Same industry, opposite results. Once you learn your customers’ critical needs, craft a story to bring this to life. And be sure to tie the story to your organization’s business gains, as these two banks did. That makes the story even more compelling.
We all love to think of culture change being a bottom-up initiative. But that’s not realistic. Trying to build customer-centricity without executives is like trying to make a sports car without a steering wheel. You’ll go fast, but only until the first curve. After that, you’re in for a fiery crash.
If you tell me your executives don’t get it, I’ll hand you a mirror to show where the real problem lies. Executives do understand the importance of customers. But they also understand that working capital drives company health, and that return on investment (ROI) is necessary. The company can’t serve customers if it doesn’t survive.
Your message to the C-suite needs to be: “An effective customer experience makes it easier to accomplish your business goals.” Then take the time to show them how this happens.
CustomerThink reported late last year that only one in four customer experience programs can show a financial or competitive impact. To engage executives, you need to be among that 25 percent. If you’re a health club, show how happier members buy more classes or churn less. If you’re a software company, show how reducing the length of time to resolve complaints leads to more upsells.
The costs of customer-focused initiatives are apparent. If you can’t also show the business benefits, you’re in for a rough ride. Take the time to connect those dots for your executives.
Don’t attempt this until executives are on board, but once they are, bring the good news to the troops. Remember, customer service isn’t a single department – it’s everyone’s job.
Arrange for your executives to talk about why a customer focus matters. Arm them with videos of customers talking about what a “good” experience looks like. Leave the charts at home – communicate using the voice of your customer. Even better, bring in actual customers to communicate it themselves.
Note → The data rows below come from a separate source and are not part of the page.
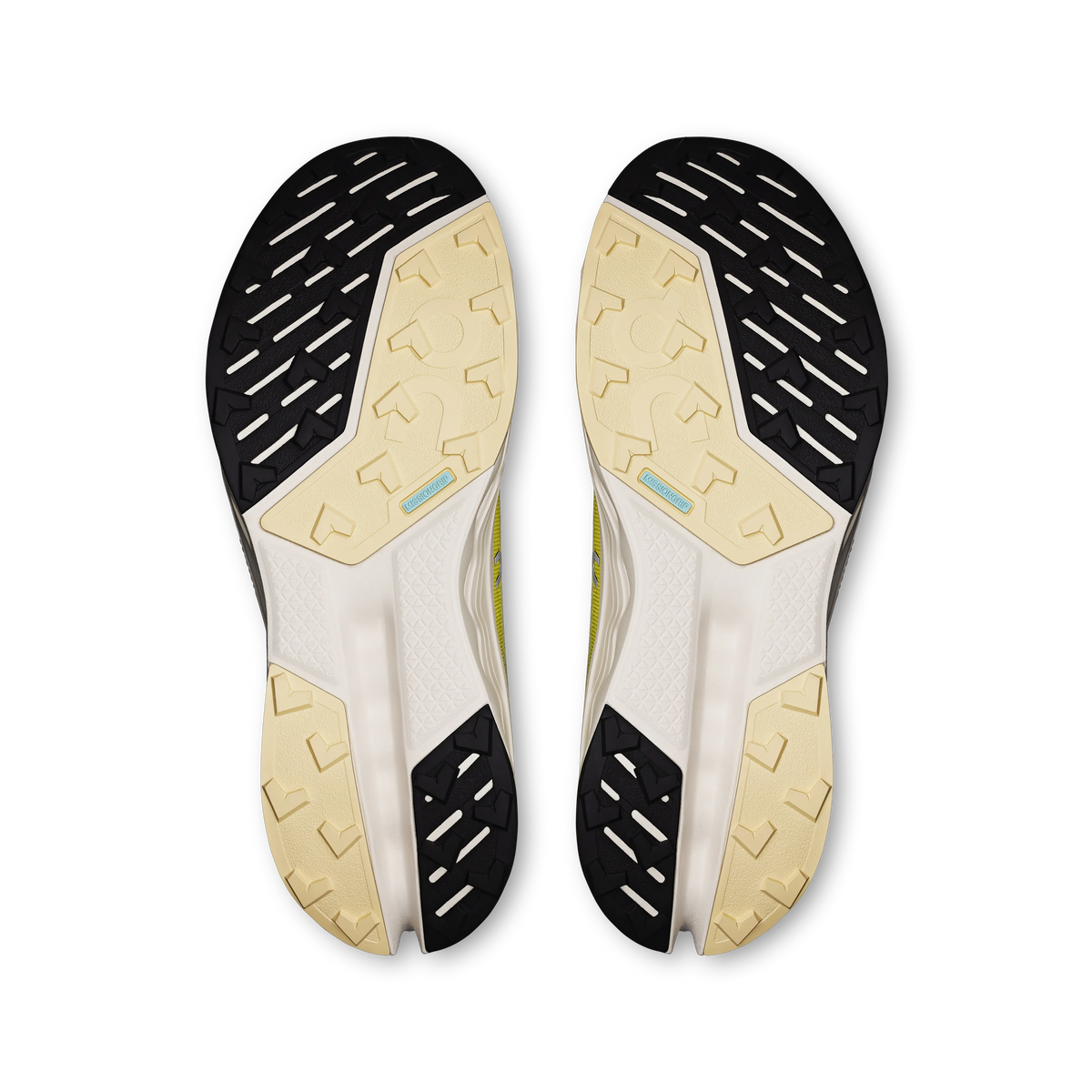 Ivory Lime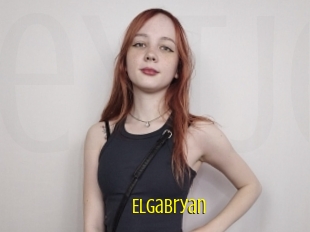Elgabryan
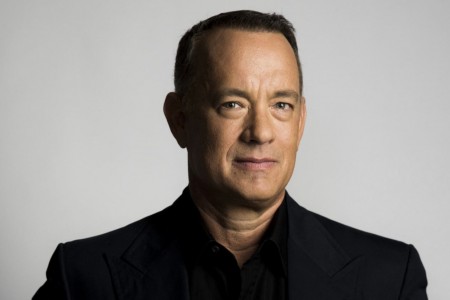 Phim của Tom Hanks: Top 10+ phim hay nhất của 'huyền thoại Hollywood'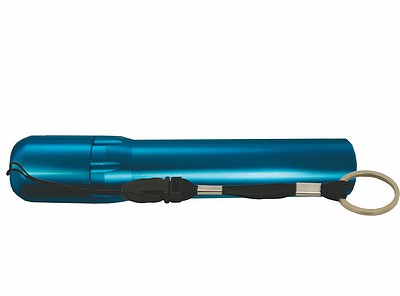 supaled-keybuddy-45lum-1xaa-led-flashlight--blue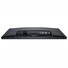 DELL E2225HS / 21,5" LED/ 16:9/ FHD 1920x1080/ 3000:1/ 5ms/VGA/ DP/ HDMI/ repro/ černý/ 3Y Basic on-site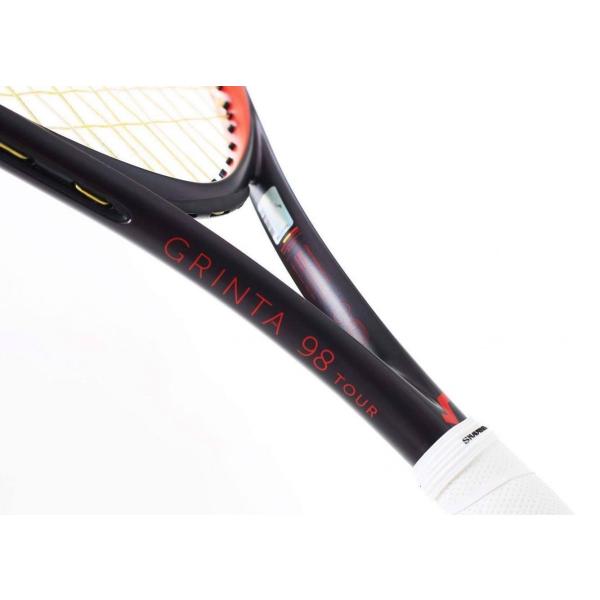 スノワート グリンタ 98 ツアー スノワート グリンタ 98 TOUR 2本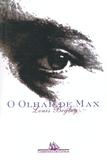 Livro - O olhar de Max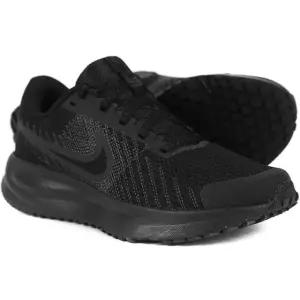 [정품] 나이키 W 런 디파이 (HM9593-003)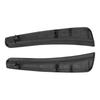 GJ5Z78018A16AB  For Ford For Escape 2017- 1 Pair Front Windshield Molding Direct Replacement Windshield Molding Car Parts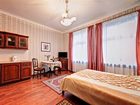 фото отеля Apartamenty Retro Poznan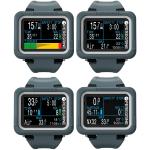 Peregrine Adventures Dark Edition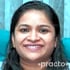Ms. Jasmin Thomas Clinical Psychologist in Bangalore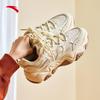 Anta Firefly Chunky Platform Women's Sneakers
Create a customer room to help employees empathize with customer needs. Let them experience confusing forms firsthand, or listen to a customer service call.
Encourage your most vocal supporters to become Customer Champions, representing their department’s focus. Give them access to your latest customer intelligence so they can share the results throughout the company.
From what I see when visiting companies, pretty much every organization has a pillar around customer-centricity – but more often than not, it’s just a label, devoid of any underlying meaning. Only by doing the hard work to truly understand customer needs, tying those needs to business results, and sharing that data with executives and employees can you become a customer-centric company, rather than one that just claims to be.